**DIRECTIONS FOR THIS TASK:** Rewrite the records below, changing every "camera" to "viewer" and leaving everything else as it is.

━━━━━━━━━━

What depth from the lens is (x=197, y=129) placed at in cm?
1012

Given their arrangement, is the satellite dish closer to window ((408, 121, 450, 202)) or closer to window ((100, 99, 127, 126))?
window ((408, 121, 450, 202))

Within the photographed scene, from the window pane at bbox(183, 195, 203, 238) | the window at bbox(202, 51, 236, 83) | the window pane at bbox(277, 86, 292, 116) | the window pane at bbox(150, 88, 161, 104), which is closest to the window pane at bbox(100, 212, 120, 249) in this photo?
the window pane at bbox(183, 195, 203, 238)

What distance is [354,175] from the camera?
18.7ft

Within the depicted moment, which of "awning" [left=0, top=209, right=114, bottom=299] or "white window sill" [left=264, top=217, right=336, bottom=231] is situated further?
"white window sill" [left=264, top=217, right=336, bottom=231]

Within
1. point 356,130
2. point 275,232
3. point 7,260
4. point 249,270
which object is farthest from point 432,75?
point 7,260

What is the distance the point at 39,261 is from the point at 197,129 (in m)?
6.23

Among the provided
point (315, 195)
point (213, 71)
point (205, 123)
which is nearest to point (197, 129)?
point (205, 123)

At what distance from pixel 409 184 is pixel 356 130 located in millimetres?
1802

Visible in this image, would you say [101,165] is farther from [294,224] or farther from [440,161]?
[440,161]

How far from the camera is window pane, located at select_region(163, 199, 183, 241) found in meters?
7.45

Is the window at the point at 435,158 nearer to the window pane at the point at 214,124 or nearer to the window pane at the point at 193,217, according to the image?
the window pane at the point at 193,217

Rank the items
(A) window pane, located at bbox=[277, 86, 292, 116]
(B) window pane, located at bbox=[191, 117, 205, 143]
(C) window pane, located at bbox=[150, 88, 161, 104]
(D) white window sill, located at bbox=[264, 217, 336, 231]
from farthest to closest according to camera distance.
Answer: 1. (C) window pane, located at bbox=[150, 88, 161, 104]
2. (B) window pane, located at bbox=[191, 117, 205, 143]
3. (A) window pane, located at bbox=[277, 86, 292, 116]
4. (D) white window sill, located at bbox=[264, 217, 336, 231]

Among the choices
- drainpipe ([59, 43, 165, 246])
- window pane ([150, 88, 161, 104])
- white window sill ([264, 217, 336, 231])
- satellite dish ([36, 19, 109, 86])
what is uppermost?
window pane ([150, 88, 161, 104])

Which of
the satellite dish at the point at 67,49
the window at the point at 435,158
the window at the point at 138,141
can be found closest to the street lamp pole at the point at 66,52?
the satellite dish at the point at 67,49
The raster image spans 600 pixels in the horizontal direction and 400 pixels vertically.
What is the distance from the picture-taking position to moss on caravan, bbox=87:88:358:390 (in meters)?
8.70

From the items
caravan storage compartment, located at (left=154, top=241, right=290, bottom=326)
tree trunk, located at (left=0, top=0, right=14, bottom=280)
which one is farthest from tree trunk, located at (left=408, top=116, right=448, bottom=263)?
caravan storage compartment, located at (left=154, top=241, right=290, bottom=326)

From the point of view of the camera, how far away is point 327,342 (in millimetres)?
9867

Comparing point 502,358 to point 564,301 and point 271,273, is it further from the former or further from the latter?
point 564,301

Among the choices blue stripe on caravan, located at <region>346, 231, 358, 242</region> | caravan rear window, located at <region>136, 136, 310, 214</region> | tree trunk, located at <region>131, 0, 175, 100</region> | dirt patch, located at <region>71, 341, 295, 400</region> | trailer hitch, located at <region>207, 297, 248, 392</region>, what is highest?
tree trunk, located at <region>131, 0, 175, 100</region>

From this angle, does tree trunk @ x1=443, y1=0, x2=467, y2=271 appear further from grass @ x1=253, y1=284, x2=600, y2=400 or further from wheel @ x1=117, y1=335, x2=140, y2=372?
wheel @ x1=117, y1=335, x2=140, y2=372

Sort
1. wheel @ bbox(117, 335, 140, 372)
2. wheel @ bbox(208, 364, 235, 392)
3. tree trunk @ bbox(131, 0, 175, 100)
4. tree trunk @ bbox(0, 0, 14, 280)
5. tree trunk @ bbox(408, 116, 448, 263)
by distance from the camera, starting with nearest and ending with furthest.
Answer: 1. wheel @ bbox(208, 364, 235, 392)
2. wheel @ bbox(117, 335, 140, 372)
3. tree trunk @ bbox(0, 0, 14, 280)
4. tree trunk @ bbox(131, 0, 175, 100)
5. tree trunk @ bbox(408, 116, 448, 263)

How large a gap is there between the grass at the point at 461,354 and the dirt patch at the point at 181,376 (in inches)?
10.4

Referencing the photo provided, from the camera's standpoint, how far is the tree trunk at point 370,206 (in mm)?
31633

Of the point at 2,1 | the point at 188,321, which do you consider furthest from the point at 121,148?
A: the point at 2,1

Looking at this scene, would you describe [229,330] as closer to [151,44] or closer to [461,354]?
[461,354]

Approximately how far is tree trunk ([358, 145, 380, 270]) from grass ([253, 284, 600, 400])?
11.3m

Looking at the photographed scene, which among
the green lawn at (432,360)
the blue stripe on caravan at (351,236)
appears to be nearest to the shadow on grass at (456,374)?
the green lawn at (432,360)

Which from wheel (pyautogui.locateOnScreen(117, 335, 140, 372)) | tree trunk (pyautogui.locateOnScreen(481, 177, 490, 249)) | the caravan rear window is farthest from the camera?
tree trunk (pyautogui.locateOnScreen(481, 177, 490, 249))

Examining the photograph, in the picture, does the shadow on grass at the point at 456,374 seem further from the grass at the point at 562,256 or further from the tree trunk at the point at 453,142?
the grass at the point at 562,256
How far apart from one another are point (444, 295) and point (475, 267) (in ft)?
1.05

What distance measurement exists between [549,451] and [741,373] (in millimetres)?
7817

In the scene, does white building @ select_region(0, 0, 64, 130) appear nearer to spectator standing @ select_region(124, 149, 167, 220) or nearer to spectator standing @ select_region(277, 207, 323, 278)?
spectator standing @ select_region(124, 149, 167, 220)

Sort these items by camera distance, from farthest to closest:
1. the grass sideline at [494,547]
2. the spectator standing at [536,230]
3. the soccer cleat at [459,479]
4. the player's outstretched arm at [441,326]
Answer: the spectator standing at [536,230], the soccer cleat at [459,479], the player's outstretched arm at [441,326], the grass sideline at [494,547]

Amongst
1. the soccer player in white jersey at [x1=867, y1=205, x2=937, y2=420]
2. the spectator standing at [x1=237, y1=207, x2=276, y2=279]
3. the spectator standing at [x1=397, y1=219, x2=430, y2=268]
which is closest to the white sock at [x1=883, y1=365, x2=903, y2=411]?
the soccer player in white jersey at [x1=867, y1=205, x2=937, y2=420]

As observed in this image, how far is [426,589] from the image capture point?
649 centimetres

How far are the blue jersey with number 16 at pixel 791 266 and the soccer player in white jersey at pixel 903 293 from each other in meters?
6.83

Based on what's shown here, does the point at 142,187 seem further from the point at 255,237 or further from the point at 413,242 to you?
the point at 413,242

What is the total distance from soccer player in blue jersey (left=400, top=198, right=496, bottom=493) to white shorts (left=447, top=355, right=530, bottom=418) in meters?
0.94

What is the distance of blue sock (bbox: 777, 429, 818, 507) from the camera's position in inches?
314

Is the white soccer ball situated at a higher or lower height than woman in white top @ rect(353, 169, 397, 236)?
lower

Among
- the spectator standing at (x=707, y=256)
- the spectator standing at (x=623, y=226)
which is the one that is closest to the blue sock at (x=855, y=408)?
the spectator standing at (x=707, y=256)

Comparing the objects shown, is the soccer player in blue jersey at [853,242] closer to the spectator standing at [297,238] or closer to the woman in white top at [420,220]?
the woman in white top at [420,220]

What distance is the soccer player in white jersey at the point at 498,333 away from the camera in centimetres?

━━━━━━━━━━

**ANSWER FOR THE TASK:**
What depth from the lens is (x=197, y=129) placed at in cm?
1012

Given their arrangement, is the satellite dish closer to window ((408, 121, 450, 202)) or closer to window ((100, 99, 127, 126))?
window ((408, 121, 450, 202))

Within the photographed scene, from the window pane at bbox(183, 195, 203, 238) | the window at bbox(202, 51, 236, 83) | the window pane at bbox(277, 86, 292, 116) | the window pane at bbox(150, 88, 161, 104), which is closest to the window pane at bbox(100, 212, 120, 249) in this photo?
the window pane at bbox(183, 195, 203, 238)

What distance is [354,175] from the viewer?
18.7ft

Within the depicted moment, which of "awning" [left=0, top=209, right=114, bottom=299] or "white window sill" [left=264, top=217, right=336, bottom=231] is situated further?
"white window sill" [left=264, top=217, right=336, bottom=231]

Within
1. point 356,130
2. point 275,232
3. point 7,260
4. point 249,270
which object is farthest from point 432,75?
point 7,260

What is the distance the point at 39,261 is from the point at 197,129 (in m)?
6.23

Among the provided
point (315, 195)
point (213, 71)
point (205, 123)
which is nearest to point (197, 129)?
point (205, 123)

At what distance from pixel 409 184 is pixel 356 130 located in millimetres?
1802

Visible in this image, would you say [101,165] is farther from [294,224] or farther from [440,161]?
[440,161]

How far from the viewer is window pane, located at select_region(163, 199, 183, 241) found in meters?
7.45

Is the window at the point at 435,158 nearer to the window pane at the point at 214,124 or nearer to the window pane at the point at 193,217, according to the image?
the window pane at the point at 193,217

Rank the items
(A) window pane, located at bbox=[277, 86, 292, 116]
(B) window pane, located at bbox=[191, 117, 205, 143]
(C) window pane, located at bbox=[150, 88, 161, 104]
(D) white window sill, located at bbox=[264, 217, 336, 231]
from farthest to closest according to viewer distance.
Answer: 1. (C) window pane, located at bbox=[150, 88, 161, 104]
2. (B) window pane, located at bbox=[191, 117, 205, 143]
3. (A) window pane, located at bbox=[277, 86, 292, 116]
4. (D) white window sill, located at bbox=[264, 217, 336, 231]

Among the choices
- drainpipe ([59, 43, 165, 246])
- window pane ([150, 88, 161, 104])
- white window sill ([264, 217, 336, 231])
- satellite dish ([36, 19, 109, 86])
what is uppermost?
window pane ([150, 88, 161, 104])

Which of
the satellite dish at the point at 67,49
the window at the point at 435,158
the window at the point at 138,141
can be found closest to the street lamp pole at the point at 66,52?
the satellite dish at the point at 67,49
The raster image spans 600 pixels in the horizontal direction and 400 pixels vertically.
What is the distance from the picture-taking position to moss on caravan, bbox=87:88:358:390 (in meters)?
8.70

From the items
caravan storage compartment, located at (left=154, top=241, right=290, bottom=326)
tree trunk, located at (left=0, top=0, right=14, bottom=280)
which one is farthest from tree trunk, located at (left=408, top=116, right=448, bottom=263)?
caravan storage compartment, located at (left=154, top=241, right=290, bottom=326)

From the point of view of the viewer, how far away is point 327,342 (in millimetres)?
9867

Comparing point 502,358 to point 564,301 and point 271,273, is it further from the former or further from the latter?
point 564,301

Among the choices blue stripe on caravan, located at <region>346, 231, 358, 242</region> | caravan rear window, located at <region>136, 136, 310, 214</region> | tree trunk, located at <region>131, 0, 175, 100</region> | dirt patch, located at <region>71, 341, 295, 400</region> | trailer hitch, located at <region>207, 297, 248, 392</region>, what is highest?
tree trunk, located at <region>131, 0, 175, 100</region>

From this angle, does tree trunk @ x1=443, y1=0, x2=467, y2=271 appear further from grass @ x1=253, y1=284, x2=600, y2=400 or further from wheel @ x1=117, y1=335, x2=140, y2=372?
wheel @ x1=117, y1=335, x2=140, y2=372

Sort
1. wheel @ bbox(117, 335, 140, 372)
2. wheel @ bbox(208, 364, 235, 392)
3. tree trunk @ bbox(131, 0, 175, 100)
4. tree trunk @ bbox(0, 0, 14, 280)
5. tree trunk @ bbox(408, 116, 448, 263)
by distance from the viewer, starting with nearest and ending with furthest.
Answer: 1. wheel @ bbox(208, 364, 235, 392)
2. wheel @ bbox(117, 335, 140, 372)
3. tree trunk @ bbox(0, 0, 14, 280)
4. tree trunk @ bbox(131, 0, 175, 100)
5. tree trunk @ bbox(408, 116, 448, 263)

How large a gap is there between the grass at the point at 461,354 and the dirt patch at the point at 181,376 (in inches)?
10.4

Referencing the photo provided, from the viewer's standpoint, how far is the tree trunk at point 370,206 (in mm)?
31633

Of the point at 2,1 | the point at 188,321, which do you consider furthest from the point at 121,148?
A: the point at 2,1

Looking at this scene, would you describe [229,330] as closer to [151,44] or closer to [461,354]?
[461,354]

Approximately how far is tree trunk ([358, 145, 380, 270]) from grass ([253, 284, 600, 400])?
11.3m

Looking at the photographed scene, which among
the green lawn at (432,360)
the blue stripe on caravan at (351,236)
appears to be nearest to the shadow on grass at (456,374)?
the green lawn at (432,360)

Which from wheel (pyautogui.locateOnScreen(117, 335, 140, 372)) | tree trunk (pyautogui.locateOnScreen(481, 177, 490, 249)) | the caravan rear window is farthest from the viewer?
tree trunk (pyautogui.locateOnScreen(481, 177, 490, 249))

Examining the photograph, in the picture, does the shadow on grass at the point at 456,374 seem further from the grass at the point at 562,256 or further from the tree trunk at the point at 453,142?
the grass at the point at 562,256
How far apart from one another are point (444, 295) and point (475, 267) (in ft)?
1.05

What distance measurement exists between [549,451] and [741,373] (in millimetres)?
7817

In the scene, does white building @ select_region(0, 0, 64, 130) appear nearer to spectator standing @ select_region(124, 149, 167, 220) or nearer to spectator standing @ select_region(277, 207, 323, 278)?
spectator standing @ select_region(124, 149, 167, 220)

Sort these items by viewer distance, from farthest to closest:
1. the grass sideline at [494,547]
2. the spectator standing at [536,230]
3. the soccer cleat at [459,479]
4. the player's outstretched arm at [441,326]
Answer: the spectator standing at [536,230], the soccer cleat at [459,479], the player's outstretched arm at [441,326], the grass sideline at [494,547]

Amongst
1. the soccer player in white jersey at [x1=867, y1=205, x2=937, y2=420]
2. the spectator standing at [x1=237, y1=207, x2=276, y2=279]
3. the spectator standing at [x1=397, y1=219, x2=430, y2=268]
which is closest to the white sock at [x1=883, y1=365, x2=903, y2=411]?
the soccer player in white jersey at [x1=867, y1=205, x2=937, y2=420]

As observed in this image, how far is [426,589] from the image capture point?
649 centimetres

How far are the blue jersey with number 16 at pixel 791 266 and the soccer player in white jersey at pixel 903 293 from each other in meters?
6.83

Based on what's shown here, does the point at 142,187 seem further from the point at 255,237 or further from the point at 413,242 to you?
the point at 413,242

What is the total distance from soccer player in blue jersey (left=400, top=198, right=496, bottom=493) to white shorts (left=447, top=355, right=530, bottom=418) in meters?
0.94

What is the distance of blue sock (bbox: 777, 429, 818, 507) from the viewer's position in inches?
314

Is the white soccer ball situated at a higher or lower height than woman in white top @ rect(353, 169, 397, 236)?
lower

Among
- the spectator standing at (x=707, y=256)
- the spectator standing at (x=623, y=226)
which is the one that is closest to the blue sock at (x=855, y=408)?
the spectator standing at (x=707, y=256)

Comparing the objects shown, is the soccer player in blue jersey at [853,242] closer to the spectator standing at [297,238] or closer to the woman in white top at [420,220]?
the woman in white top at [420,220]

What distance is the soccer player in white jersey at the point at 498,333 away from the viewer in centimetres?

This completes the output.